Battle Of Culloden Commemorated In A Scotch Egg
TO Culloden Battlefield, where visitors are asked not to picnic on the remains of fallen soldiers. So requests Alasdair MacNeill, a member of A Circle of Gentlemen, a society which marks the Jacobite cause.
The Circle of Gentleman sounds like a club our patron Old Mr Anorak would be a leading light of, were it not for his morbid dread of being in circles and the requisite holding of hands. Rename it the Rhombus of Gentlemen and you’ve got a new Queen Mary.
Says Mr MacNeill:
“A family of four and their two dogs were sprawled across a grave mound having a picnic. The father was leaning against the headstone eating a Scotch egg and smoking a cigarette.”
A Scotch egg, aka Instant Haggis. Says the BBC:
The circle member said he would not expect such behaviour to be acceptable at World War I battlefields such as Flanders or Ypres.
But it is prepared to be outraged…
File under: Putting the Picts in Pictnics.
Posted: 15th, July 2009 | In: Media Comments (3) | Follow the Comments on our RSS feed: RSS 2.0 | TrackBack | Permalink
Comments





July 15th, 2009 at 3:21 pm
whatever they are, they’ve caused a bit of a McFlurry…..

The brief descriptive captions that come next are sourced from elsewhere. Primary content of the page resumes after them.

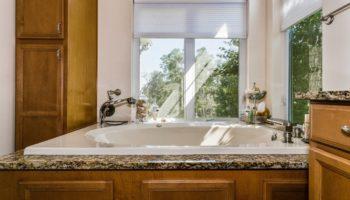 Bois exotique : un matériau haut de gamme pour votre salle de bain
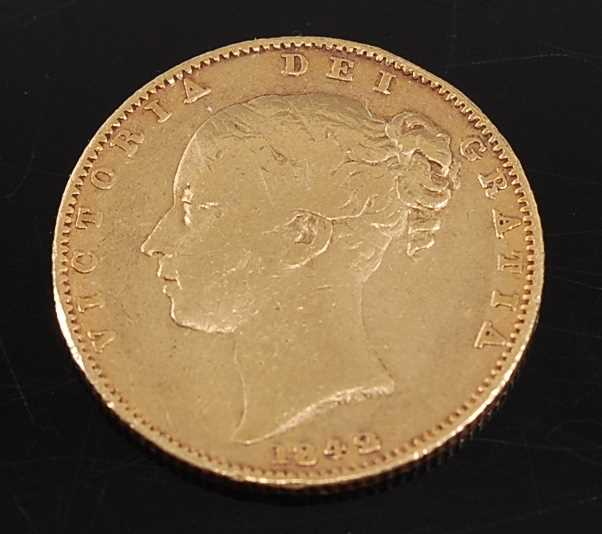 Lot 2038 - Great Britain, 1842 gold full sovereign,...
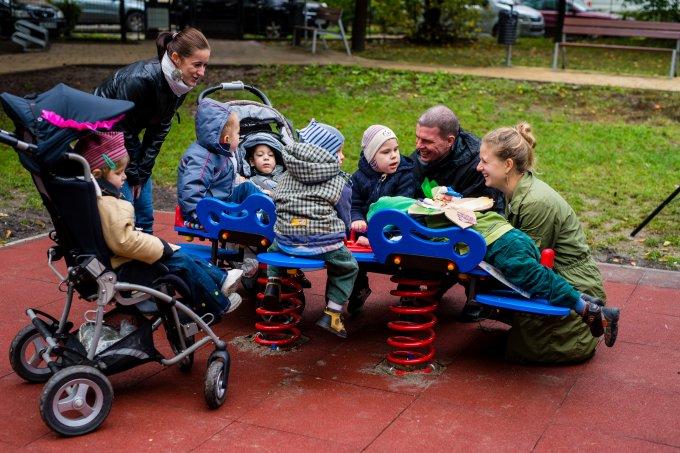 Egyedülálló játszótéri eszköz készült mozgássérült gyerekeknek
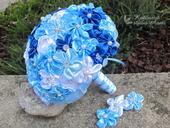 Saténové svatební kytice s korsáží modrá,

July 15th, 2009 at 11:42 am
Its not those McBurgers is it?
July 15th, 2009 at 11:37 am
Apparently the dead at Culloden were buried in such shallow graves that a recent cleanup of the picnic area accidentally produced 3 skips of old bones and had visitors falling to their knees with cries of ‘Macdonalds, nous sommes ici’.